李攸安心中驚奇,心說這姑娘竟然能駕鳥飛行,看來這個世界真的是與自己過往的世界不同。
想想自己暫時也不知道該去那裡,就點頭說道:“一切聽姑娘安排。”
九霜聞言面露喜色,說道:“那就這麽說定了,公子剛才可是說找我有其他事?”
李攸安點頭說道:“是的,九霜姑娘知道,我並非此地人,對此處,還有姑娘昨日說的陵州府並不熟悉,姑娘可否介紹一番?”
九霜嘻嘻一笑,道:“我當什麽事,當然可以,我們家姓任,我全名任九霜,家中排行老四,上有一位兄長和兩位姐姐,我們任家世代居住在這蒼鸞山中。”
說道這裡,停下來瞅了李攸安一眼,繼續說道:“公子雖為凡人,但應當聽說過這世間有些修行之人,我任家正是這蒼鸞山脈的修行世家。”
李攸安心中愕然,口中不由問道:“修行?是修仙嗎?姑娘請恕在下無知,對此知道的並不多。”
九霜聽到這裡,倒是詫異的望了李攸安一眼:“人世間也有不少修行者,沒想到公子了解的並不多,既然如此,九霜就為公子略作解釋。”
九霜頓了頓,徐徐說道:“不知多少歲月之前,在這世間的生靈中,出現了第一批修行者,他們或為了追求強橫的力量,或為了獲得綿長的壽命,或為了探求這天道的奧妙,這樣的修行者也被稱為修士。
修士們經過前仆後繼的不斷摸索,在數千年的時間中,逐漸總結出一套比較成熟的修煉體系,還有與之配套的種類繁多的功法。
這套修煉體系將修行階段劃分為九個品級,其中上、中、下,各三品,下三品主要是對肉體的開發,中三品側重元神的修煉,上三品則修形神合一。
這就是修行的大致情況,置於修仙,隻存在於傳說中吧。”
聽到這裡,李攸安點了點頭,心中有了一個籠統的輪廓,隨即問道:“不知是否方便問,姑娘是什麽修為呢?”
九霜抿嘴一笑,道:“公子還真是好奇,小女子前些日子剛突破金丹境,現在位居五品。”
李攸安心裡也不知道這五品算是高還是低,聽聞此言,訕笑了一下,不再去探求別人的隱私,便接著問道:“這修行有資質要求嗎?是否人人皆可修煉?”
九霜答道:“理論上所有人都可修煉,但入門後成就的高低卻是跟每個人的資質有些關系,當然除了資質外,努力、機遇等也是很重要的。”
李攸安心裡理解了,這不就類似自己世界的讀書學習嗎,人人皆可上學,但是否能考上大學,跟個人智商、努力、老師水平等都有很大關系。
九霜接著說:“其實,修行所投入的時間和精力,並不一定能夠換來所要的成果,多數修行者都是終其一生沒有太大收獲,反而蹉跎了人生,這世間,更多的人選擇做個凡人。”
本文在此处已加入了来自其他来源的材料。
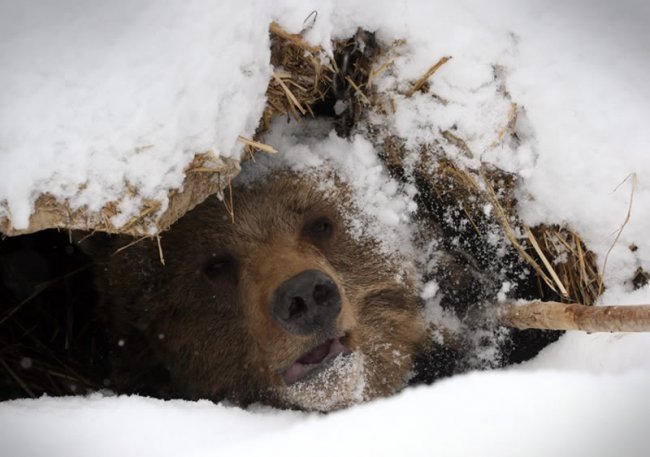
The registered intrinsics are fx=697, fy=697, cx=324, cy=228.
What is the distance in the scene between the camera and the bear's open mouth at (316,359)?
299 centimetres

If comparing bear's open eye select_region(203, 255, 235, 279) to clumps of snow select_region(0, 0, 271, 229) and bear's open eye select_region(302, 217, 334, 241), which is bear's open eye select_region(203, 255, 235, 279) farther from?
clumps of snow select_region(0, 0, 271, 229)

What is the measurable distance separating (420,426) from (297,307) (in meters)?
0.94

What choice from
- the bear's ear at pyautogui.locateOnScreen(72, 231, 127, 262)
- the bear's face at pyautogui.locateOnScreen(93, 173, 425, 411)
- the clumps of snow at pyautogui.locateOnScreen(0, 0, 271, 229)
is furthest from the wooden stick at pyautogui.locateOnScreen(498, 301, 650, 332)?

聽聞此言,李攸安心中惻然,就在剛才,自己也心動了,還在想是否要去做個修行者,當下便壓下這個心思,繼續問道:“這陵州府的情況,姑娘能說一下嗎?”
九霜隨即將陵州府的大致情況做了一個簡單的介紹,原來這世界中的天下分為九州,由神龍王朝統治,九州大陸四周幾無人煙,東面是無邊無際的海洋,南側是蔓延萬裡的原始森林,西側則是荒山和沙漠,北側為荒無人煙的冰原。
陵州府身處九州大陸的東部, 地域遼闊,方圓萬裡,物產在九州中也是比較豐富的,有上億黎民在此生存繁衍,蒼鸞山位於陵州北側,佔地千裡,是陵州最大的山脈。
九州大陸之外,還有一處縹緲大陸,雖經常與九州大陸進行通商,卻鮮有人知道其位置。
……
說了差不多半個時辰後,九霜端起桌上的茶杯抿了一口,說道:“差點忘了,今晚我大哥設宴招待這蒼鸞山中有實力的一些家族的年輕才俊,大哥聽聞公子在此暫住,差我過來給公子送請柬,公子有興趣可以參加一下,公子初來這陵州府,也可以順帶拓展一下人脈。”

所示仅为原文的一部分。